La pandemia le ha dado un respiro al planeta y, con mayor fuerza, la lactancia materna tiene una acción protectora para la salud y desarrollo integral de nuestros niños.

Lactancia y Covid 19, amamantar en pandemia

Todos los años, entre el 1 y 7 de agosto, se celebra a nivel mundial la Semana de la Lactancia Materna. Este año el lema es “Apoye la lactancia materna: por un planeta más saludable”. Los objetivos son informar a las personas sobre la relación entre la lactancia materna y el medio ambiente/cambio climático, anclar la lactancia materna como una decisión climáticamente inteligente, comprometerse como individuos y organizaciones e impulsar acciones para mejorar la salud del planeta y de las personas a través de la lactancia materna.

katty-pobleteHoy, este lema tiene una especial relevancia pues la pandemia le ha dado un respiro al planeta y, con mayor fuerza, la lactancia materna tiene una acción protectora para la salud y desarrollo integral de nuestros niños. Estamos en una crisis sin precedentes, donde los derechos de las mujeres que van a parir se han visto vulnerados, por eso resulta fundamental tomar decisiones a la luz de la evidencia científica.
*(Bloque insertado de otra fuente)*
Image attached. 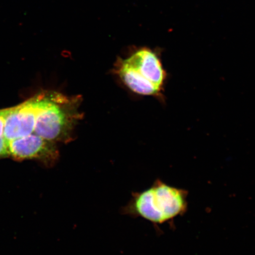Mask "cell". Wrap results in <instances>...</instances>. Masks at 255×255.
<instances>
[{"label":"cell","instance_id":"cell-3","mask_svg":"<svg viewBox=\"0 0 255 255\" xmlns=\"http://www.w3.org/2000/svg\"><path fill=\"white\" fill-rule=\"evenodd\" d=\"M8 143L9 156L17 161H37L46 167H52L60 155L56 143L47 141L35 133L12 140Z\"/></svg>","mask_w":255,"mask_h":255},{"label":"cell","instance_id":"cell-4","mask_svg":"<svg viewBox=\"0 0 255 255\" xmlns=\"http://www.w3.org/2000/svg\"><path fill=\"white\" fill-rule=\"evenodd\" d=\"M40 94L24 103L8 108L4 123V136L7 142L33 133L39 110Z\"/></svg>","mask_w":255,"mask_h":255},{"label":"cell","instance_id":"cell-5","mask_svg":"<svg viewBox=\"0 0 255 255\" xmlns=\"http://www.w3.org/2000/svg\"><path fill=\"white\" fill-rule=\"evenodd\" d=\"M123 60L137 76L161 90L167 75L157 54L143 48Z\"/></svg>","mask_w":255,"mask_h":255},{"label":"cell","instance_id":"cell-7","mask_svg":"<svg viewBox=\"0 0 255 255\" xmlns=\"http://www.w3.org/2000/svg\"><path fill=\"white\" fill-rule=\"evenodd\" d=\"M8 109L0 110V159L8 157V143L4 136V123Z\"/></svg>","mask_w":255,"mask_h":255},{"label":"cell","instance_id":"cell-1","mask_svg":"<svg viewBox=\"0 0 255 255\" xmlns=\"http://www.w3.org/2000/svg\"><path fill=\"white\" fill-rule=\"evenodd\" d=\"M187 195L186 190L157 179L148 189L133 192L121 213L133 218H142L155 225L164 224L186 212Z\"/></svg>","mask_w":255,"mask_h":255},{"label":"cell","instance_id":"cell-2","mask_svg":"<svg viewBox=\"0 0 255 255\" xmlns=\"http://www.w3.org/2000/svg\"><path fill=\"white\" fill-rule=\"evenodd\" d=\"M40 95L33 133L55 143L71 142L73 130L82 118L81 96L68 97L54 91Z\"/></svg>","mask_w":255,"mask_h":255},{"label":"cell","instance_id":"cell-6","mask_svg":"<svg viewBox=\"0 0 255 255\" xmlns=\"http://www.w3.org/2000/svg\"><path fill=\"white\" fill-rule=\"evenodd\" d=\"M117 71L127 87L135 93L143 95H157L160 94L161 89L155 87L152 83L136 75L123 60L119 62Z\"/></svg>","mask_w":255,"mask_h":255}]
</instances>
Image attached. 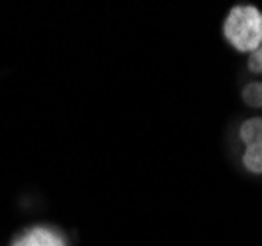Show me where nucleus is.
<instances>
[{
    "instance_id": "nucleus-4",
    "label": "nucleus",
    "mask_w": 262,
    "mask_h": 246,
    "mask_svg": "<svg viewBox=\"0 0 262 246\" xmlns=\"http://www.w3.org/2000/svg\"><path fill=\"white\" fill-rule=\"evenodd\" d=\"M243 99L249 106L262 108V83H250L243 91Z\"/></svg>"
},
{
    "instance_id": "nucleus-5",
    "label": "nucleus",
    "mask_w": 262,
    "mask_h": 246,
    "mask_svg": "<svg viewBox=\"0 0 262 246\" xmlns=\"http://www.w3.org/2000/svg\"><path fill=\"white\" fill-rule=\"evenodd\" d=\"M249 69L250 71H254V73H262V43L258 50H254V52L250 53Z\"/></svg>"
},
{
    "instance_id": "nucleus-3",
    "label": "nucleus",
    "mask_w": 262,
    "mask_h": 246,
    "mask_svg": "<svg viewBox=\"0 0 262 246\" xmlns=\"http://www.w3.org/2000/svg\"><path fill=\"white\" fill-rule=\"evenodd\" d=\"M12 246H67L63 234L52 227H32L20 234Z\"/></svg>"
},
{
    "instance_id": "nucleus-1",
    "label": "nucleus",
    "mask_w": 262,
    "mask_h": 246,
    "mask_svg": "<svg viewBox=\"0 0 262 246\" xmlns=\"http://www.w3.org/2000/svg\"><path fill=\"white\" fill-rule=\"evenodd\" d=\"M225 39L241 53H252L262 43V12L252 4H238L227 14Z\"/></svg>"
},
{
    "instance_id": "nucleus-2",
    "label": "nucleus",
    "mask_w": 262,
    "mask_h": 246,
    "mask_svg": "<svg viewBox=\"0 0 262 246\" xmlns=\"http://www.w3.org/2000/svg\"><path fill=\"white\" fill-rule=\"evenodd\" d=\"M238 138L245 144L243 166L250 173L262 175V118H249L241 124Z\"/></svg>"
}]
</instances>
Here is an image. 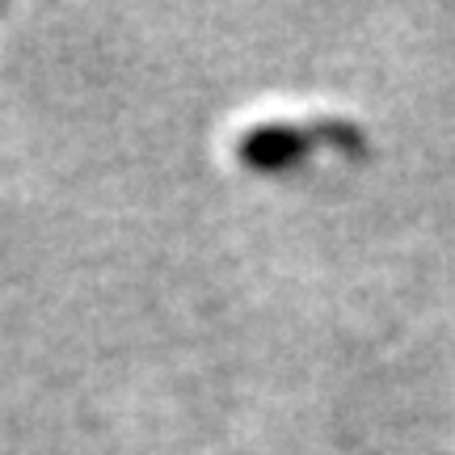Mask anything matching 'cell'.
<instances>
[{
    "label": "cell",
    "instance_id": "obj_1",
    "mask_svg": "<svg viewBox=\"0 0 455 455\" xmlns=\"http://www.w3.org/2000/svg\"><path fill=\"white\" fill-rule=\"evenodd\" d=\"M329 140H341L350 144V127H261V131H249L241 140V161L244 164H258V169H278V164L295 161L304 156L308 148L316 144H329Z\"/></svg>",
    "mask_w": 455,
    "mask_h": 455
}]
</instances>
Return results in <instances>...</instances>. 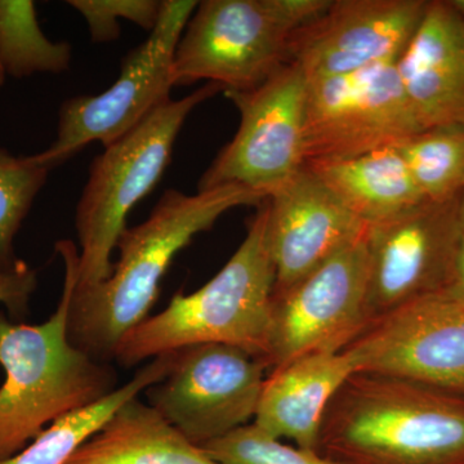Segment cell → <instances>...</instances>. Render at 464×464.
I'll list each match as a JSON object with an SVG mask.
<instances>
[{
  "label": "cell",
  "instance_id": "6da1fadb",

En ese sentido, solo en caso de que la madre con Covid-19 se encuentre gravemente afectada sintomáticamente y no disponible, se podría indicar leche de fórmula al recién nacido. En ninguna otra circunstancia ambos debiesen ser separados ni interrumpida la lactancia.

Los protocolos a nivel mundial son claros: son mayores los riesgos de ser separados que los beneficios innumerables que traen a corto y largo plazo el contacto piel a piel y la lactancia durante las primeras horas de un recién nacido.

En Chile, los protocolos refieren que una madre con Covid-19 puede amamantar con una buena higiene de manos y mascarilla, procurando en los momentos en que no lacta mantener una distancia de 1,8 metros (cuna a los pies de la cama). Sin embargo, sabemos que esto en el hogar será muy difícil, más aún cuando el hábitat natural de los recién nacidos es el calor de su madre, pues recordemos que los pechos no solo son una fuente de alimentación, sino también de contención, de amor, de seguridad y de protección.

Las madres, valientes mujeres, saben que están viviendo un ambiente hostil, ha sido difícil, pero deben confiar en la capacidad de su cuerpo, en el poder de su leche y su lactancia. Si necesitan ayuda que no olviden la importancia de la red más cercana y que las asesoras de lactancia podemos acompañarlas en el proceso.